Why Couple Flying Over Village (Leah Horlick) is on Arc’s Shortlist

Couple Flying Over Village

“Do you want to go away from here with me? We’ll be together days and nights at a time. Your father won’t be there, nor your mother… Nobody’ll scold you… or beat you. . .We’ll be all by ourselves… For days at a time… We’ll be so happy. What do you say, Rifkele?”

–Manke to Rifkele, Act III, “God of Vengeance” by Sholem Asch

I mean, there must have been so many
daughters. All these women braiding

everything in sight while their husbands write
from Kiev, write from Lvov, or, you know—

never call, never write. Scores of
Sheyne-Sheyndels-in-waiting. I mean,

it must have been very dark, and very
quiet, at night. And with all the men

in a field, in the back room, or better yet—
studying ten hours a day. Someone sneaks

down into the brothel, into the cellar, goes out
into the rain in her nightgown. She’s just taking a bath.

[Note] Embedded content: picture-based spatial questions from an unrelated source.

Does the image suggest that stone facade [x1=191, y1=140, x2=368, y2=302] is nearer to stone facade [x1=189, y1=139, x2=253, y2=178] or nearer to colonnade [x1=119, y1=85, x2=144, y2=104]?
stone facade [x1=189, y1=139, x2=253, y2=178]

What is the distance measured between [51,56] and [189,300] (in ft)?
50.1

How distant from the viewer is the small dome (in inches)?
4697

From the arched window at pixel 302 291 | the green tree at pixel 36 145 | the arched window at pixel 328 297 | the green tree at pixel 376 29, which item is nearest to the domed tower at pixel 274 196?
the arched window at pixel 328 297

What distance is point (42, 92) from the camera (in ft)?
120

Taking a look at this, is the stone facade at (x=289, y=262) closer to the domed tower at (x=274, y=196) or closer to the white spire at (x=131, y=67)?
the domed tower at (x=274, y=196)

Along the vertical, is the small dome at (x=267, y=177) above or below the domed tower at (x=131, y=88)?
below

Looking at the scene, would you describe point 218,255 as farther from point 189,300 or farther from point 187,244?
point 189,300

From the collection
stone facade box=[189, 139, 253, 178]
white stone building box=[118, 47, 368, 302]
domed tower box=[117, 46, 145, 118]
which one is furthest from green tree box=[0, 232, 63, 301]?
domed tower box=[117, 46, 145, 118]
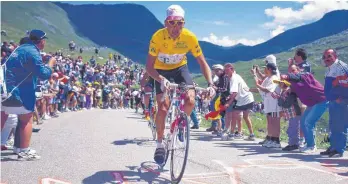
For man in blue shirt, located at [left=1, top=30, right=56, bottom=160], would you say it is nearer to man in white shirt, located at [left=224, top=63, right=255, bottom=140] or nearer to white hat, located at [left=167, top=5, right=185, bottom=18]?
white hat, located at [left=167, top=5, right=185, bottom=18]

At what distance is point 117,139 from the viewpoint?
951 cm

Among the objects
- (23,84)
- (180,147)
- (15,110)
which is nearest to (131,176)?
(180,147)

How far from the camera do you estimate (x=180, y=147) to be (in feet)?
17.4

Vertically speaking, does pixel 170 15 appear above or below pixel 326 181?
above

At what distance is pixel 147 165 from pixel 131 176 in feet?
2.77

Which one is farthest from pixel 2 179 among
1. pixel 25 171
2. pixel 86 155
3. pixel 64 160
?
pixel 86 155

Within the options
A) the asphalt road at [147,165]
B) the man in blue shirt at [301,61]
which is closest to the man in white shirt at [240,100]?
the asphalt road at [147,165]

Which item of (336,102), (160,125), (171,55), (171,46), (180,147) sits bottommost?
(180,147)

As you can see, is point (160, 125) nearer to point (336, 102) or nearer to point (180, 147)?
point (180, 147)

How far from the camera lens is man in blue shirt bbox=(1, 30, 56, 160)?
6.51 metres

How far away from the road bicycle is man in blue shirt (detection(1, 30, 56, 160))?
2.60 meters

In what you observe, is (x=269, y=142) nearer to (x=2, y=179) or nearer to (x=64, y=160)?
(x=64, y=160)

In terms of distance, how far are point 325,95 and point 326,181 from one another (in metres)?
2.77

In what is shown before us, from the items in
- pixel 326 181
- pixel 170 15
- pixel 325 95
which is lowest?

She’s just washing her hair.
I mean, there’s no way

everyone had a dowry. And the rabbis mostly agreed—you could even
still marry a rabbi. Whither thou goest

and all that. Your people will be my people,
I swear, holding up a little light

behind the towns
like a lantern, drifting over all the tiny

houses—a red roof, a blue window, trying to
see what we must have missed.

 


 

Leah Horlick is the author of two books: Riot Lung (Thistledown Press, 2012), and For Your Own Good (Caitlin Press, 2015), a 2016 Stonewall Honor Title. She lives on unceded Coast Salish territories in Vancouver.